El país de los agrotóxicos

Las imágenes conmueven. La cámara del fotógrafo Pablo Piovano registra la realidad de miles de argentinos en varias provincias del interior. Una realidad oculta bajo la alfombra del dinero de Monsanto y de las corporaciones de agrotóxicos. En este caso, las fotos de Piovano son un recorte de un debate urgente y necesario: ¿Qué intereses defienden aquellos que respaldan la lógica del agronegocio y el extractivismo? ¿Qué país está sembrando Monsanto, en silencio y con los bolsillos llenos?

Por Gustavo Grazioli
Foto: Pablo Piovano

¿Cuáles son los límites de la vida de un ser humano? Esa es la primera pregunta que emerge después de recorrer la muestra que presentó el fotógrafo Pablo Piovano sobre los efectos de los agrotóxicos. La situación de los pueblos fumigados es cada vez más crítica y esta exposición cala muy hondo y va hasta las últimas consecuencias para retratar el padecimiento. Desde la Justicia argentina, lo único que se comenta con respecto a estos casos es que no existen pruebas suficientes. Al parecer, no alcanzan los ejemplos de cáncer o de malfor­maciones.

Piovano se sumerge en un recorri­do que comenzó a profundizar por su cuenta, sin recibir apoyo de ninguna entidad pública o privada. Se lanzó a esta búsqueda para saber qué estaba pasando cuando tuvo sus vacaciones en el matutino para el cual trabaja. Así fue: auto, ruta, cámara en mano y acercamiento con pruebas contun­dentes. Este trabajo le valió premios importantes pero la situación retrata­da, hasta el momento, sigue sin salir a la luz en los espacios mediáticos de mayor alcance.

–¿Dónde surge la idea de este proyecto?

–Principalmente de los datos que llegaban de la red de médicos de pue­blos fumigados, que eran alarmantes. Cifras que estaban replicando sola­mente en medios alternativos y que no estaban en los medios concentra­dos. Si bien era un escenario incier­to, tenía una emergencia sanitaria y salí a ver que estaba sucediendo con toda esa situación. Estamos hablando de casi un 60 por ciento de territo­rio cultivable del país sembrado con transgénicos (semillas genéticamente modificadas), con un cóctel de 370 millones de agroquímicos que en el mundo, por persona, es la cifra más alta del planeta. Una cosa que des­pués responde a una gran cantidad de casos oncológicos y malformaciones.

–¿Cómo se comportó la gente de los pueblos que visitaste para fotografiar?

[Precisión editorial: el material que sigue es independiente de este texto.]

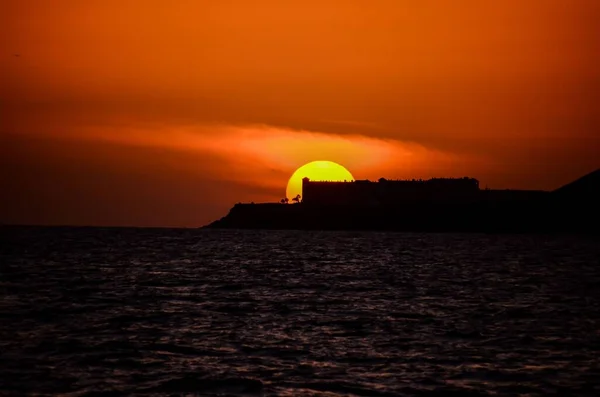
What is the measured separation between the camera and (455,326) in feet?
97.1

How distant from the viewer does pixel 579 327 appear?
29.3 metres

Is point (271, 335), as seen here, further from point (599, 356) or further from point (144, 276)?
point (144, 276)

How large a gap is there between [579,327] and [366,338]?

–Me han abierto las puertas de to­das las casas que visité. Han sido mu­chas, realmente. Antes de llegar reali­cé un par de meses de investigación previa, sobre todo con médicos, y en algunos pueblos hay listados. Son relevamientos que va haciendo cada organización de pueblos fumigados. Estas personas van haciendo infor­mes casa por casa y algunas organi­zaciones tienen ese listado de quiénes son, qué afección tienen y sobre todo la cercanía a zonas de impacto. Zo­nas muchas veces fumigadas desde aviones aeroaplicadores que tienen una deriva de más de 32 kilómetros que no pueden controlar.

–Las madres de los niños que fueron afectados por lo agrotóxicos, ¿qué te llegaron a manifestar acerca del futuro de estos agroquímicos?

–Si este trabajo me dejó ver algo es el amor que existe por un hijo. Eso lo he podido constatar en cada casa. La preocupación mayor de es­tas madres, en verdad, no es cómo van a parar de fumigar sino qué van a hacer con esos niños cuando ellas se mueran. Eso es lo que sucede con esas madres y es lo que me llamó mu­cho la atención. Y es lógico. Más que pensar una lucha conjunta para parar la bronca de los agroquímicos, la pre­ocupación es “qué va a ser de la vida de mi hijo que está en silla de ruedas, qué va a ser de la vida de mi hijo que tiene cáncer en la sangre”. Incluso, porque muchas veces los padres no están y estas madres quedan solas.